Les finances publiques classiques se développent dans le cadre d’un Etat libéral, c’est-à-dire un Etat qui laisse le maximum de liberté aux particuliers sur le plan économique. C’est donc un Etat « minimalitaire » selon l’expression de Marcel Prélot.
En effet, de la Restauration à la Première Guerre mondiale l’Etat n’exerce que des compétences réduites. Celles qui manifestent classiquement la puissance régalienne :
En bref, l’Etat libéral est un Etat gendarme. L’économie, la culture, le développement social tous ces secteurs sont laissés à l’initiative privée.

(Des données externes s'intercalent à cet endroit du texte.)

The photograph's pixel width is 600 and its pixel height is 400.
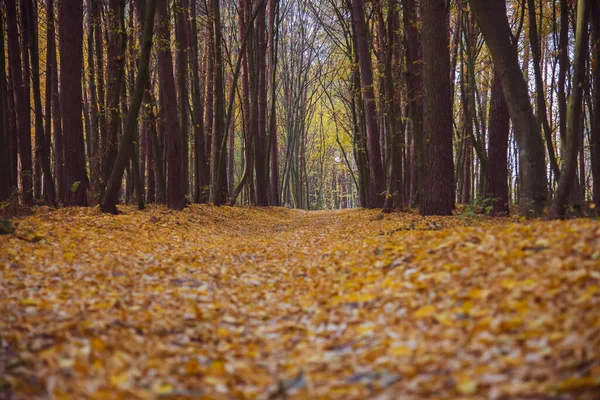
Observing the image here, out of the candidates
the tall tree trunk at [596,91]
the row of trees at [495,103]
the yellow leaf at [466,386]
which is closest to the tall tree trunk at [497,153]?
the row of trees at [495,103]

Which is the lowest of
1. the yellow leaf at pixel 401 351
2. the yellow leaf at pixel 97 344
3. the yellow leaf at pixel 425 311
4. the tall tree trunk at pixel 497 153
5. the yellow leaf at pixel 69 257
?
the yellow leaf at pixel 401 351

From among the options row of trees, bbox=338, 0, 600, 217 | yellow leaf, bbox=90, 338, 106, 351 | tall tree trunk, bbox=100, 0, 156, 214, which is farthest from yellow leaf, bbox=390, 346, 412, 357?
tall tree trunk, bbox=100, 0, 156, 214

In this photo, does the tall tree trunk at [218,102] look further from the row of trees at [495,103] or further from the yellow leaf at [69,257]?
the yellow leaf at [69,257]

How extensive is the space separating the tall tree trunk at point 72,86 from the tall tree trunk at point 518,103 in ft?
27.7

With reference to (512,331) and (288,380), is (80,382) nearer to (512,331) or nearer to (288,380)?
(288,380)

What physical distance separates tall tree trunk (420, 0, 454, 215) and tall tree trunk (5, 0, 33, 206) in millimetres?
9050

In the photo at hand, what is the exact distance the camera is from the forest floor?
2.18 metres

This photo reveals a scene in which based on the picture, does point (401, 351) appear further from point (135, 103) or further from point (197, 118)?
point (197, 118)

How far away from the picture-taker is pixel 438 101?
9.00 metres

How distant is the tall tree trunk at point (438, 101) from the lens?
353 inches

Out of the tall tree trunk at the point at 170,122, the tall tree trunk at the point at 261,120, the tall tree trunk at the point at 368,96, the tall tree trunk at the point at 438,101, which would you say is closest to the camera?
the tall tree trunk at the point at 438,101

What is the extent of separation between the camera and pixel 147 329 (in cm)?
312

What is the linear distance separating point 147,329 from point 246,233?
689 centimetres

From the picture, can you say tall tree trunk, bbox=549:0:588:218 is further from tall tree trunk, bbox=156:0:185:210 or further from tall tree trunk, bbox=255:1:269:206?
tall tree trunk, bbox=255:1:269:206
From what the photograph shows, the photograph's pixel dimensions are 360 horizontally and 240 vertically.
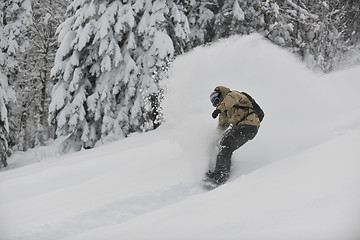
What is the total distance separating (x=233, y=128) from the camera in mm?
5152

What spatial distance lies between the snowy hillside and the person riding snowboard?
26 cm

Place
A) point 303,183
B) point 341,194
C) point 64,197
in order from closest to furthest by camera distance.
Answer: point 341,194, point 303,183, point 64,197

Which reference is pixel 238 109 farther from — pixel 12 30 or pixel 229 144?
pixel 12 30

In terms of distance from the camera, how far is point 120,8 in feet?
34.5

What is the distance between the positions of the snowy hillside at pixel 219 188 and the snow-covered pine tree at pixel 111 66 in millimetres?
2396

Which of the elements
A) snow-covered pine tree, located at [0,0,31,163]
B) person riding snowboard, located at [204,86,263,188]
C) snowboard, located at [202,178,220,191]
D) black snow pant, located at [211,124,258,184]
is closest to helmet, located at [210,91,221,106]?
person riding snowboard, located at [204,86,263,188]

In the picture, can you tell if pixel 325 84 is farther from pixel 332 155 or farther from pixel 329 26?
pixel 329 26

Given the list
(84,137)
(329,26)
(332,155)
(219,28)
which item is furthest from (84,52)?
(329,26)

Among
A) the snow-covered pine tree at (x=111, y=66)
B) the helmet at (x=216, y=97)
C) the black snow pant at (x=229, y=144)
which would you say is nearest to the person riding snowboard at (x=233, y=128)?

A partir de la guerre de 1914-1918, et à la suite de la grande crise de 1929, l’Etat va intervenir de plus en plus, dans le domaine économique, comme dans le domaine social.
L’intervention de l’Etat se fera directement à travers les nationalisations dont les toutes premières sont liées à la guerre (les mines de potasse d’Alsace et les chemins de fer de l’Est).
Ensuite, plusieurs vagues se succèderont (1936, 1945, 1982). Mais c’est de manière indirecte que l’intervention se fera le plus souvent, c’est-à-dire par le biais de réglementations qui encadrent de plus en plus les activités économiques et sociales.
Toutefois, depuis une quinzaine d’années, la tendance semble s’inverser, dans un contexte de maîtrise des finances publiques, avec la multiplication des privatisations. La déréglementation est à l’ordre du jour.
Les finances publiques classiques correspondent à une période où le Parlement développe ses prérogatives face à l’exécutif et devient de plus en plus puissant.
Le droit budgétaire traduit cette puissance et la consacre. Mais cette prépondérance parlementaire va s’estomper et disparaître à l’époque moderne.
Deux grands types de principes vont voir le jour et contribueront au même but.
1° Les principes d’autorisation
Le budget est une autorisation de dépenses et de recettes donnée par le Parlement au gouvernement. Cette autorisation se transforme en pouvoir dès lors qu’elle est suffisamment précise. C’est pourquoi le principe de l’annualité va limiter l’autorisation dans le temps et le principe de la spécialité va limiter l’autorisation dans son objet : les dépenses sont précisées dans des chapitres budgétaires.